The Problem
My application works as follows:
- Multiple (< 20) device clients (Android) are running at a single location.
- Thousands of locations exist (therefore tens or hundreds of thousands of device clients exist).
- A web portal client also exists that works in sync with each location's data and its device clients.
- New data generated on a device is posted to the server (cloud) via a REST API (ASP.net WebAPI).
So far this application is a pretty standard application with a mobile device client and web portal client.
However, due to requirements on each device client that is out of my control (device clients need to function in offline mode, reduce network latency, etc), each device client does not use the server database as its immediate source of record. Each device client has its own local database (SQLite) that stays in sync with all data for its location. For example: when I make a data change on device client A, that change needs to be propagated to device client B and to web portal client C.
- The web portal client reads directly from the server database since it does not need offline functionality.
As you can see, the problem here is that we now need a way to keep all device client databases in sync with each other in real time. Brief delays in data being in sync between two device clients is expected and considered okay.
Proposed Solution
My proposed solution is as follows:
- When a new client device comes online initially, it receives a data dump for what it has missed since the last time it was online from the server via REST API.
- Each new data item posted/updated/deleted from client devices via REST API is propagated through to the server database. The server database houses all data for all locations and should be considered as the permanent source of record.
- The web portal works directly with the server database since it has no offline type requirements.
- A connection from each client device is established to a data sync stream service via SignalR.

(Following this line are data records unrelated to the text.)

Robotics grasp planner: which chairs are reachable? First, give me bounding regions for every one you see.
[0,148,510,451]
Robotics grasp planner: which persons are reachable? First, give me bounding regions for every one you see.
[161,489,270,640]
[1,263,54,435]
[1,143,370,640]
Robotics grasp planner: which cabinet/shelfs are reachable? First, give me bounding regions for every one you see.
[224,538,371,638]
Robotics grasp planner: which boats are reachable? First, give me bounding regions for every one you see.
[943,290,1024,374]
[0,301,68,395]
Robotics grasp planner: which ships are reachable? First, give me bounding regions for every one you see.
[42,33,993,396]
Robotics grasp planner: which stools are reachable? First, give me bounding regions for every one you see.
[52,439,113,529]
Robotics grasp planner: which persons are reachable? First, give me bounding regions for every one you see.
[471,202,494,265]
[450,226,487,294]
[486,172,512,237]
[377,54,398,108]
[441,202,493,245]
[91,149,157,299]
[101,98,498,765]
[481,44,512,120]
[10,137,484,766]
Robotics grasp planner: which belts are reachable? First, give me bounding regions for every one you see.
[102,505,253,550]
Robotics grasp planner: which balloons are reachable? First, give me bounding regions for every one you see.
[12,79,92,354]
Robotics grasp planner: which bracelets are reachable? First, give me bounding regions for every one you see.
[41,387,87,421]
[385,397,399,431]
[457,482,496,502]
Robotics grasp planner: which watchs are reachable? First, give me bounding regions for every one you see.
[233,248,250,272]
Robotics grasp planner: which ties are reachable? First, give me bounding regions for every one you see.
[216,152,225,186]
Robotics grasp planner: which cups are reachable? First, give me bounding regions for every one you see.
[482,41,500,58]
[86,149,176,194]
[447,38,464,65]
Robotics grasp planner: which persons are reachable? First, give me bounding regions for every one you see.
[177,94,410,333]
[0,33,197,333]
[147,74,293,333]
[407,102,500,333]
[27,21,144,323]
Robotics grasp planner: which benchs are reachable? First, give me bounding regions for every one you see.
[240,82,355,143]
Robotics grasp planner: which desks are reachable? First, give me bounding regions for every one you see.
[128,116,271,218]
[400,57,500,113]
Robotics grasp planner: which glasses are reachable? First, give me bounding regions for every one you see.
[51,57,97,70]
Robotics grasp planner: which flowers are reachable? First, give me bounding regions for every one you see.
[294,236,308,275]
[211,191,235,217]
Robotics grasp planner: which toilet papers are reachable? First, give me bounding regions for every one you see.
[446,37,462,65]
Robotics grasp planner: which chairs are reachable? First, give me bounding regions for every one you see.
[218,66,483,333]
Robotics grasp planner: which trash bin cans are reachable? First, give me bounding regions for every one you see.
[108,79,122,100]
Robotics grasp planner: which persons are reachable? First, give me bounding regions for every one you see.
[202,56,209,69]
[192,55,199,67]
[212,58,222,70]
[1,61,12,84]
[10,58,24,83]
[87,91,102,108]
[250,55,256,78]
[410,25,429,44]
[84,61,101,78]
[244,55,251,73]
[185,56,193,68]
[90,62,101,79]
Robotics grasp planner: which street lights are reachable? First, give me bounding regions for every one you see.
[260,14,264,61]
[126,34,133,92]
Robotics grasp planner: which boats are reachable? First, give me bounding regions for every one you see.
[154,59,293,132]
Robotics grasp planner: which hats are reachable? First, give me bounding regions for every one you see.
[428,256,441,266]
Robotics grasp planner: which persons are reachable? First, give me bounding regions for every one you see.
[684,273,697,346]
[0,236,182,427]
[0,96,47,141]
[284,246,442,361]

- A worker service is "tailing" the server database for new Create/Update/Delete operations. When a CUD operation is detected, a message is dispatched to an Azure Service Bus queue/subscription (via fan-out topic) for each data sync service instance. This allows for horizontal scaling of the SignalR data sync service (with an Azure Service Bus backplane) since thousands of device client connections will exist.
- The data sync service reads from its message queue/subscription and pushes a sync message (containing all needed data for the sync) to all connected client devices (for the location related to the data) via SignalR.
The following diagram illustrates this solution:
- Large blocks depict servers (gray squares are HTTP web servers that can be horizontally scaled)
- Arrows depict the direction of data flowing through the application.
Questions
- Is SignalR the right technology for this problem/solution? Originally my solution involved each client device establishing it's own Azure Service Bus queue/subscription that collected messages from the database-tailing worker (sync river). The problem with that solution is that I would be pushing lots of wasted messages to offline device clients that may not come back online for a very long time, if ever. By dumping back the delta data when a device client comes online initially and streaming data via SignalR thereafter I can solve this.
- I have not used SignalR extensively in a production environment before, so I am a bit new with it. What problems/challenges can I expect to experience with it for this solution?
- The following article states that "There are some scenarios where a backplane can become a bottleneck. Here are some typical SignalR scenarios: High-frequency realtime (e.g., real-time games): A backplane is not recommended for this scenario.". Would this solution fall into this category? What problems could the backplane of Azure Service Bus messaging introduce? How else would I scale this solution if not in this way?
Your general opinions and recommendations for this solutions are also welcome and appreciated.
You have a requirement on real-time communication to devices when they are online. One of the most promising ways to do this is by using web sockets.
- Using web socket itself is not practical and so there are popular
libraries for it such as SignalR, socket.io. These libraries absorb
many difficulties faced in production and also in development. These
libraries even support scaling.
- Since your stack is .net based SignalR is choice here.
- SignalR will work well in most of the cases. Here you don't have to
worry on backplane becoming a bottleneck as given in a real -time
games.
But maintaining a self-hosted real-time solution such as SignalR comes with a cost. The success rate of communication will be not high reliable in stock SignalR and you will have to implement various monitoring mechanisms and failover processes. Geo-distribution also not supported. So the next choice for a high reliable real-time system which addresses all mention issues is a hosted service such as pub-nub.